Cleared for Takeoff

Posted: July 26, 2010 in Life

After coming out of a two-week stupefaction which was instigated by an unexpected and highly unwelcome summer cold, you’ll understand that it took quite a while to get the engine running again.  And it didn’t happen before the motor coughed its guts out.   The idea of “living life” took a backseat to daytime TV (which, by the way, I don’t recommend. )

I remember just sitting there with the apple core in one hand and the TV remote in the other.  I was in my wife-beater t-shirt, hair all on end, with a runny nose, staring out of one pulsing “pink-eye” inflamed eyeball at the TV set, as the Fresh Prince joked with his unsmiling uncle about something-or-0ther.   I thought maybe I should change the channel or just shut it off.  Maybe I should put the now-brown apple core in the garbage.  Instead, I sat there, mouth half-open (otherwise I would have suffocated from the nasal impediment), and the apple core just dangled there, not quite leaving my lax fingers, while I endured the crappy laugh-track-enhanced comedy.  For a full twenty minutes.

The whole two weeks was a write-off.  I spent the time sleeping.  Or waking up in a panic, as my pillow suddenly got threatened by an end run from my nose.   I bought food and didn’t eat it.   The lazy-boy chair endured countless hours accommodating my zombie ass.  I’m telling you – I was freaking miserable.

I hadn’t been sick like this for…what was it?  Three years.  At least.  And the only thing I could think was “man, I really need a woman to take care of me right now.” 

That’s right. I said it.  

Eventually though – thank God – you come out of it.   Eventually you can taste stuff again.  Smell it.   The chirping of birds no longer annoys you.  You sort of like it.   The sun is no longer a hammer to your eyeballs.  Instead it’s pleasant.  Inviting.  And warm.

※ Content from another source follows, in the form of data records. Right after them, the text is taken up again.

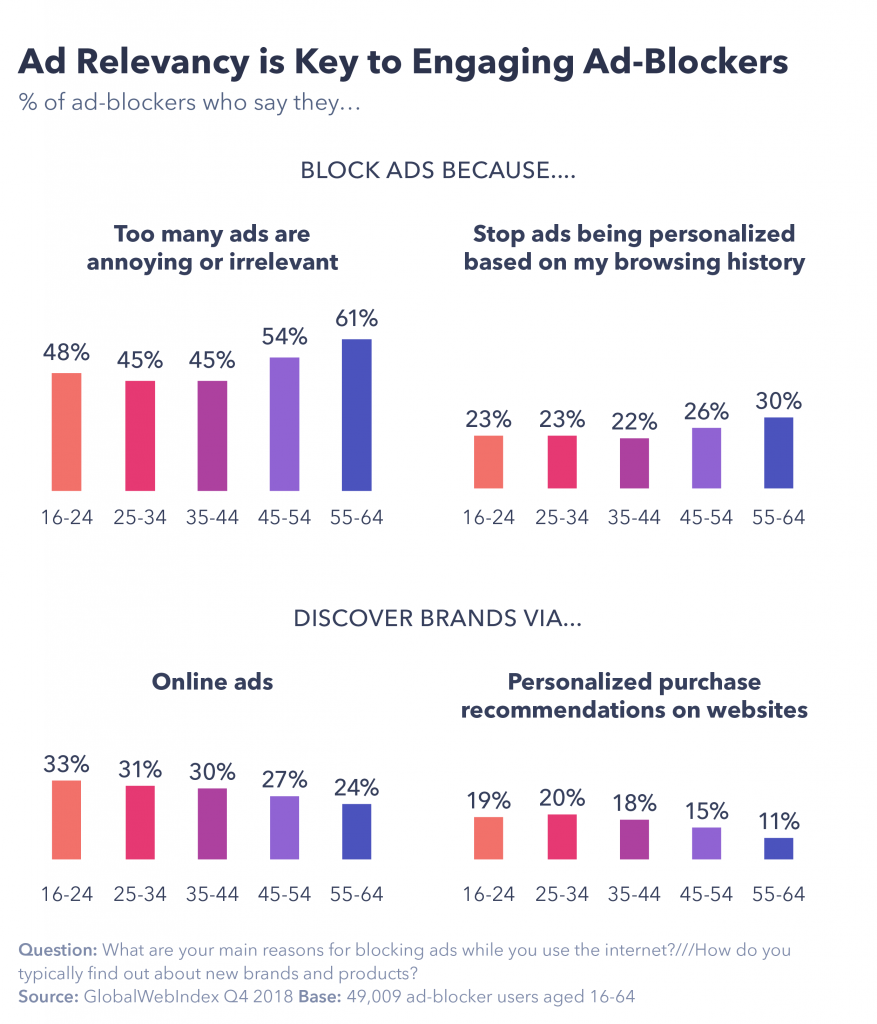 Ad relevancy is key to engaging ad-blockers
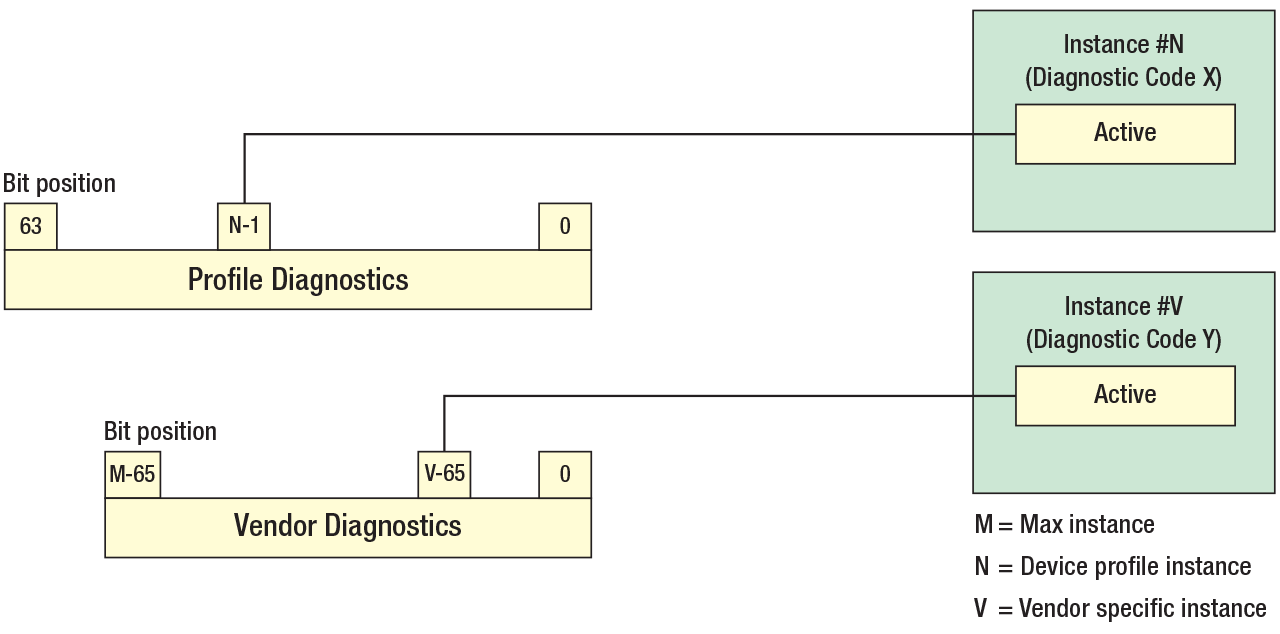 Two types of Diagnostics are available: Profile and Vendor specific.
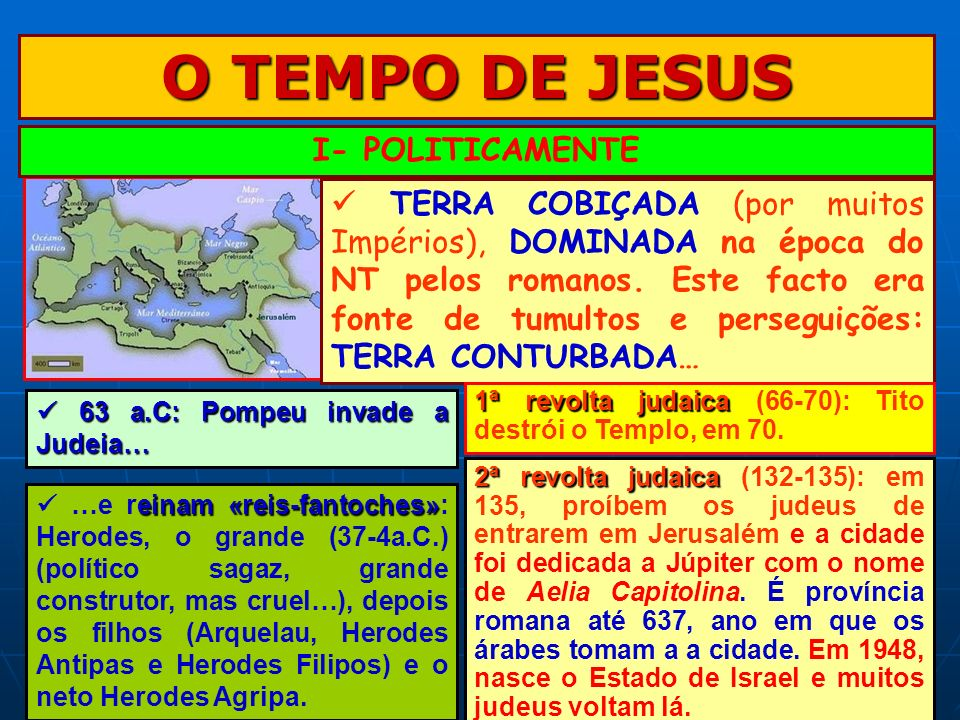O TEMPO DE JESUS I- POLITICAMENTE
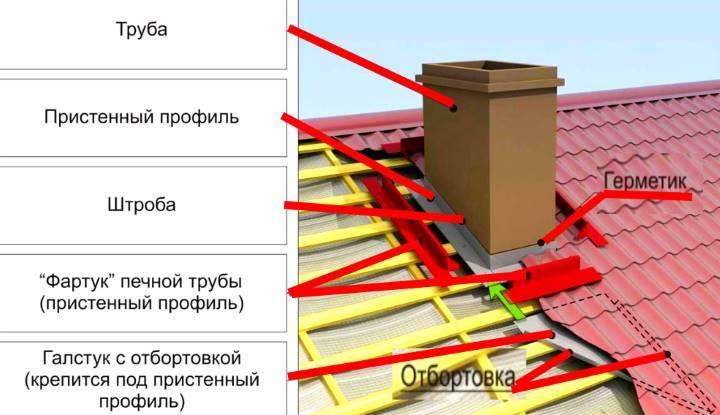 Что такое планка примыкания для кровли? Для Черепицы, мягкой кровли и профнастила на крыше частного дома и её монтаж - Обзор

The night before the day I was to go back to work, there was one last nightmare.   I was back working in a factory, doing excruciatingly dull labour.  The bright glare of the unforgiving factory lights shone down on the bare metal of the car skeletons as they screeched their way slowly down the line.  Bright welding sparks burnt your retinas, throwing everything into a momentary carbon of reality: black was white, and vice versa, for only a moment.  The pounding of hammers thrummed in your ears, in counterpoint to the unending anxious wail of hydraulic lifts.   A cloud of dirt smudged the air, making it difficult though not impossible to find your way to wherever it was your were going.    

Frowning, I told my boss I was getting ready to throw up (I wasn’t) and that I had a bad headache (I didn’t).   I just wanted out of there.  Now.  And eventually, he agreed to let me go home.  It was basically a flash-back to so many days and nights in a car factory from years ago.  Everything was the same, and it was all serving to create a mental pain that was equal to the physical illness just recently endured. 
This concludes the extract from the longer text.